HOW TO COMPLETE THIS TASK:
In the text on human personhood, which kinds of reality are named in the sentence beginning "But man is his own"?

These two moments of personhood and personality are not like two layers or strata of a man; rather, personality is the moment of concretion of personhood. Therefore, we are not dealing with two strata, but two moments of a single reality, viz., the concrete human person. From the point of view of his form of reality, man is a person, a personal animal.
B) Now, in order to be even more precise about the character of this form of reality, let us recall what was said with respect to man as a living being. Such a being is characterized by an independence and control with respect to his sorroundings; this is his mode of implantation in the cosmos. Such independence from the surroundings varies according to the degree of life involved and the form of the living being. In the case of man there is something more than mere independence when he faces the sorroundings of his life. A living being is implanted in reality in a very precise way: namely, as forming part of it. But man is his own, his “own” reality with respect to all reality, whether real or possible, including, if we chose to admit it, divine reality. And in this sense, his reality, insofar as it is his own, has a unique mode of independence: to be set apart from real things qua real. His mode of implantation in reality is not to form part of it, but to be himself as a reality confronting all of reality. It is not to form part of reality but something else: it is an absolute mode of reality: it is an ab-solute mode of reality. In the case of man, his mode of reality, his {52} mode of implantation in it, is to be a relative absolute. It is absolute because he is himself confronting all possible reality; but is relative because this mode of absolute implantation is an acquired character. In his life, and in the most modest of his actions, man not only realizes a series of personal acts, according to the properties he has and the situations in which he finds himself; but in each one of them the human person defines, in a precise and concrete way, the mode according to which his reality is relatively absolute. Whence comes the seriousness of each act. A real thing apprehended as such imposes upon us that we determine, upon confronting it, a concrete way of being absolutely. This seriousness, as a trait of my person, is what I have usually called the restlessness of life. It is not just the uncertainty proper to life as an adventure; rather, this restlessness consists in not knowing well the concrete mode of being absolute. Man not only realizes a series of acts through the properties he personally has; but he defines in each of his acts that precise and concrete mode, according to which, in each instant of his life, he is a relative absolute. Restlessness is the problematism of the absolute.
In virtue of this, man, as a mode and form of reality, is in the world, i.e., is actually in the world as person and absolute reality. And man, according to this actually being there, has in the world his own being. The question now becomes, In what does this being of relatively absolute reality consist?

[Stored data]

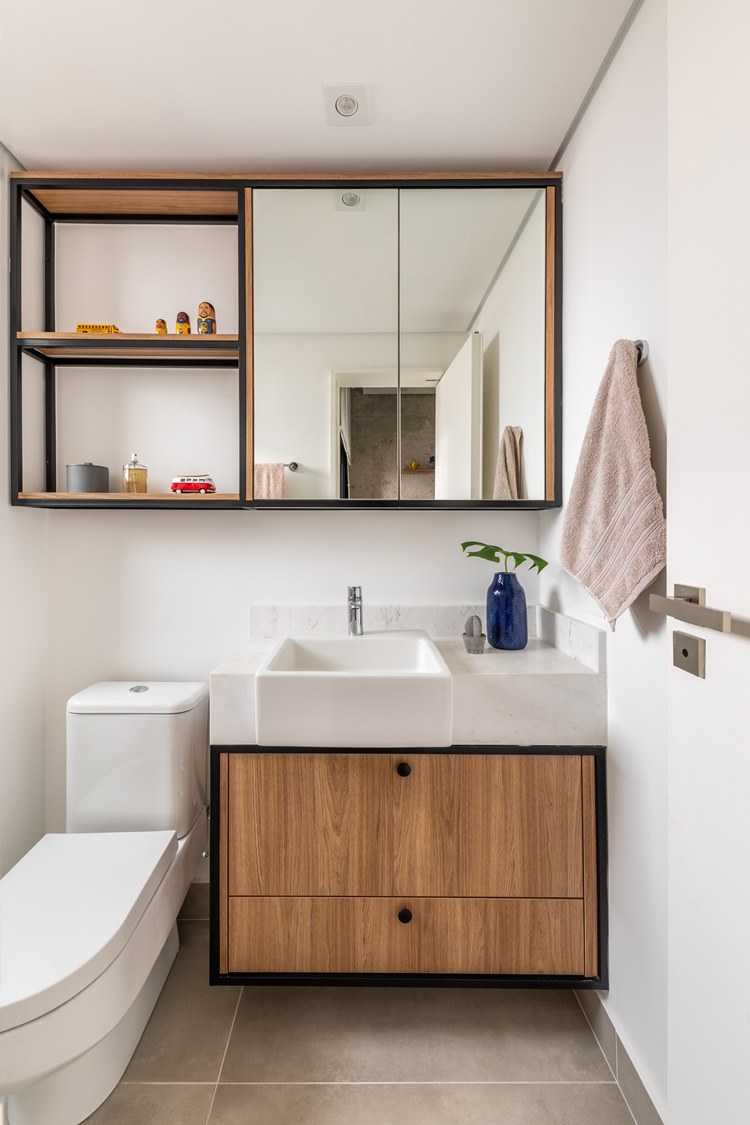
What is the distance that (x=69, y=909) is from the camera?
1.29 metres

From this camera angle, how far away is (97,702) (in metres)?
1.72

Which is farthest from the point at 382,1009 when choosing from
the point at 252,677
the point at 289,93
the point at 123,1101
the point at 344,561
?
the point at 289,93

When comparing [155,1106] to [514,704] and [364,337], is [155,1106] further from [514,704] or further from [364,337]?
[364,337]

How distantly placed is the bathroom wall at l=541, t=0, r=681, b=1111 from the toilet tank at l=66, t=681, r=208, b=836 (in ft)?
3.73

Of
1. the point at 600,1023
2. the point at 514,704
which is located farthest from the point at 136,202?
the point at 600,1023

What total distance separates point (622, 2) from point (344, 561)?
59.1 inches

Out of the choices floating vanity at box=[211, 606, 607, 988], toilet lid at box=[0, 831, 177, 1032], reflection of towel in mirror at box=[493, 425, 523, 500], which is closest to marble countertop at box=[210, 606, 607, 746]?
floating vanity at box=[211, 606, 607, 988]

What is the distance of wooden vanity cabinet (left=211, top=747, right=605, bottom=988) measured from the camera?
1478 millimetres

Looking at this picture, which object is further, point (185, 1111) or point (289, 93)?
point (289, 93)

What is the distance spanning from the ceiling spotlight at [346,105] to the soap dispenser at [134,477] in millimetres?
1097

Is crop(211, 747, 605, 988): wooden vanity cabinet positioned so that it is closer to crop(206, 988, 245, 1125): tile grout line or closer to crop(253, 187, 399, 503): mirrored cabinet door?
crop(206, 988, 245, 1125): tile grout line

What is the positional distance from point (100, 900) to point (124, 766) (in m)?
0.42

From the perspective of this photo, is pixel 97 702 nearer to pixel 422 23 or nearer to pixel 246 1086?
pixel 246 1086

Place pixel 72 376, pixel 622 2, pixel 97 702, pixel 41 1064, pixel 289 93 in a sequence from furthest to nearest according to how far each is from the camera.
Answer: pixel 72 376, pixel 97 702, pixel 289 93, pixel 622 2, pixel 41 1064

ANSWER FOR THE TASK:
Real reality, possible reality, and divine reality.